─── Texte de l'exercice ───

Les accords de transfert de compétences de la France à la Fédération du Mali sont finalement signés le 4 avril 1960, mis en application le 20 juin. En à peine deux mois, des tensions internes font cependant éclater l’ensemble fédéral. Au Sénégal, un régime parlementaire à deux têtes, dans lequel Senghor dispose du prestige de la fonction de président de la République, est instauré. Dia, pour sa part, est chargé d’appliquer les politiques intérieures en tant que président du Conseil des ministres et détient le véritable pouvoir décisionnel. Rapidement, les deux camps se polarisent.
En poussant pour la décentralisation de la fonction publique et le renforcement des collectivités paysannes, la politique de Dia met à mal les intérêts de la France. Une faction au sein de l’UPS prépare alors une motion de censure à l’encontre de son gouvernement. Le président du Conseil s’y oppose, au nom de la primauté effective du parti. Accusé de mener un coup d’État, il est arrêté dans la foulée, incarcéré jusqu’en 1974 aux côtés des ministres Valdiodio N’diaye, Ibrahima Sarr, Alioune Tall et Joseph Mbaye [6]. Tout juste deux semaines après les événements, Senghor estime que « dans un pays sous-développé, le mieux est d’avoir, sinon un parti unique, du moins un parti unifié, un parti dominant, où les contradictions de la réalité se confrontent entre elles au sein du parti dominant, étant entendu que c’est le parti qui tranche ». En refusant une motion de censure déposée par des membres du parti, sans que celle-ci soit discutée en interne au préalable, c’est précisément ce que Dia fait. Mais il n’a plus le soutien de Senghor qui, l’année suivante, renforce le poids du pouvoir exécutif en supprimant le poste de président du Conseil.

─── Données fournies ───

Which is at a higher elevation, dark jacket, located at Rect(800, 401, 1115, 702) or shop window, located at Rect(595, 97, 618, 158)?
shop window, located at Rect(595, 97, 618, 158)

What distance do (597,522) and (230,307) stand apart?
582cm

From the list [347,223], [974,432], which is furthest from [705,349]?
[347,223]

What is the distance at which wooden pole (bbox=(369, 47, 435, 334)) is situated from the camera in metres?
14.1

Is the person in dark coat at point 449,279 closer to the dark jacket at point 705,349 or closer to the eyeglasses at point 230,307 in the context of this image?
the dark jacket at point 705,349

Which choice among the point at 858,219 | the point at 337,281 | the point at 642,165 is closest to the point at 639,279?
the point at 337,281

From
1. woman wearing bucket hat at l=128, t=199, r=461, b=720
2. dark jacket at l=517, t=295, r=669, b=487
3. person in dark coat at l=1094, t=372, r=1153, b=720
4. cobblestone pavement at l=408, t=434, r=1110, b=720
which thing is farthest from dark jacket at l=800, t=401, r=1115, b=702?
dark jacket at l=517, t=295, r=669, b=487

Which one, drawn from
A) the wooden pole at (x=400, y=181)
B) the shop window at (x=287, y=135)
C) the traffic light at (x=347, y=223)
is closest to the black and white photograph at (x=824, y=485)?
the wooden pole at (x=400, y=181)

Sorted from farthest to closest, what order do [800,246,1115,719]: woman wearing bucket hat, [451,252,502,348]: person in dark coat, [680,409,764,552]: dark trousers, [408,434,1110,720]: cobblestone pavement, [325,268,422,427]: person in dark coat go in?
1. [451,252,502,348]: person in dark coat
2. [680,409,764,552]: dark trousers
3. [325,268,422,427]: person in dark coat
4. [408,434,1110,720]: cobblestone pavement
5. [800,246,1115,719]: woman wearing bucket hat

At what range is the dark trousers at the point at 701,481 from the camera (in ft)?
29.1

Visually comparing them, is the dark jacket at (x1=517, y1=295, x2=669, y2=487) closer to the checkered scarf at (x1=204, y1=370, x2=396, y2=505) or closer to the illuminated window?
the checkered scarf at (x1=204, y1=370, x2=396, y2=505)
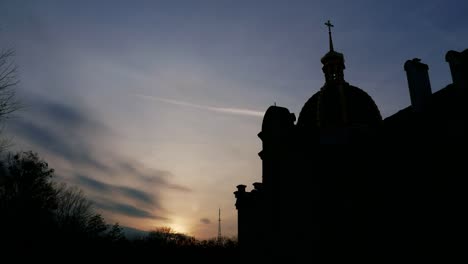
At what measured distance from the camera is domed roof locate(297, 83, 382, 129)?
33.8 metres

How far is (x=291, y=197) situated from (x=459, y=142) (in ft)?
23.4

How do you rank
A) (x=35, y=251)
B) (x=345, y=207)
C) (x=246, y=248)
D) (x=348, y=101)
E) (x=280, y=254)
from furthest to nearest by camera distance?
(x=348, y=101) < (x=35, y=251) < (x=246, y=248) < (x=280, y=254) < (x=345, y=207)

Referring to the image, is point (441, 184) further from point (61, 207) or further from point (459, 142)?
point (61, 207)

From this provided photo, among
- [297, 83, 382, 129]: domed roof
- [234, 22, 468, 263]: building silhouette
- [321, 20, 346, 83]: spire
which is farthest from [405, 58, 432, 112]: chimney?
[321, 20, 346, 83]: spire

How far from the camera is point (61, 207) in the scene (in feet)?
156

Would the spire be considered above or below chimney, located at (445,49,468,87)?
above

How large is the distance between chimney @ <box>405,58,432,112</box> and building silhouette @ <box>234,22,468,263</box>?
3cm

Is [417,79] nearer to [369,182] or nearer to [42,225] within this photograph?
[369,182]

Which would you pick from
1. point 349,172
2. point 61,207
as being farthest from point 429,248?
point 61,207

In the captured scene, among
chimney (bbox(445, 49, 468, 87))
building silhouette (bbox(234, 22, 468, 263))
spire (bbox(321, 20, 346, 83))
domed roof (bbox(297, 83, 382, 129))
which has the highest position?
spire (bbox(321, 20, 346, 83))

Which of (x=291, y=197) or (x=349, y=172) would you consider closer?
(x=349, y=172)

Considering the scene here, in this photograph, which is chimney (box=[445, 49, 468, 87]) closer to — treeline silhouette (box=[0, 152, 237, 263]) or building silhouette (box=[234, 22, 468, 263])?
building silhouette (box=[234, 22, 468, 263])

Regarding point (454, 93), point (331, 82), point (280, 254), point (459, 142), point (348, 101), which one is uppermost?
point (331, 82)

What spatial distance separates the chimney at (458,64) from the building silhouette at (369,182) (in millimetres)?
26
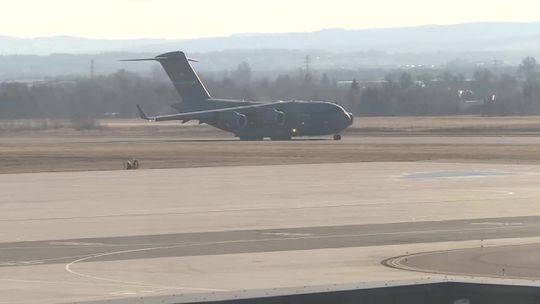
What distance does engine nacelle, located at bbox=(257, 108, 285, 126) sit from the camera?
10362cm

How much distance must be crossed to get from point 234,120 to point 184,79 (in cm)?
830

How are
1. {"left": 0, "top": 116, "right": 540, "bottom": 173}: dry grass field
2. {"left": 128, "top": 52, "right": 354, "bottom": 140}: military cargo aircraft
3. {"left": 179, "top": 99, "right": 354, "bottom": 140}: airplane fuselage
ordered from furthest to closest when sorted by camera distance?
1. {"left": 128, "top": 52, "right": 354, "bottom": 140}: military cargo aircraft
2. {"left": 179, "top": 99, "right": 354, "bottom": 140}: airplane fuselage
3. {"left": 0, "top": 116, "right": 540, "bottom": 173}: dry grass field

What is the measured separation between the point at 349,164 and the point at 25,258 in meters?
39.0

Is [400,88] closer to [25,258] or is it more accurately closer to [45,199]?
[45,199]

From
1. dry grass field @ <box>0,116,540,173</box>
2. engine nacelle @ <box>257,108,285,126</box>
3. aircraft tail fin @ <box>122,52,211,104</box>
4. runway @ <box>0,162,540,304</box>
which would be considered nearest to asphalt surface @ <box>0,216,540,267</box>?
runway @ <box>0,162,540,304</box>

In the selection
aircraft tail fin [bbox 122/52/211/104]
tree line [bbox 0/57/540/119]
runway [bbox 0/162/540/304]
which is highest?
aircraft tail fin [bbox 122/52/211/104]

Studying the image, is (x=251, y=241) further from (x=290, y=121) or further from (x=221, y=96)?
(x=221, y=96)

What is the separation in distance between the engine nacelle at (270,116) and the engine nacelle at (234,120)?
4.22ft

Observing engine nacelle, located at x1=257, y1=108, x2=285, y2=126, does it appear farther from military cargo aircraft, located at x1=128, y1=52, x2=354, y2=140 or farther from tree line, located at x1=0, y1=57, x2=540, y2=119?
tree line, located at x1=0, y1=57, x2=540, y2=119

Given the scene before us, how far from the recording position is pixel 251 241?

───

- [Consigne]: Citez sans rien changer le passage du texte de l'exercice qui va de « Les accords de » jusqu'à « camps se polarisent. ».

- [Exercice réalisé]:
Les accords de transfert de compétences de la France à la Fédération du Mali sont finalement signés le 4 avril 1960, mis en application le 20 juin. En à peine deux mois, des tensions internes font cependant éclater l’ensemble fédéral. Au Sénégal, un régime parlementaire à deux têtes, dans lequel Senghor dispose du prestige de la fonction de président de la République, est instauré. Dia, pour sa part, est chargé d’appliquer les politiques intérieures en tant que président du Conseil des ministres et détient le véritable pouvoir décisionnel. Rapidement, les deux camps se polarisent.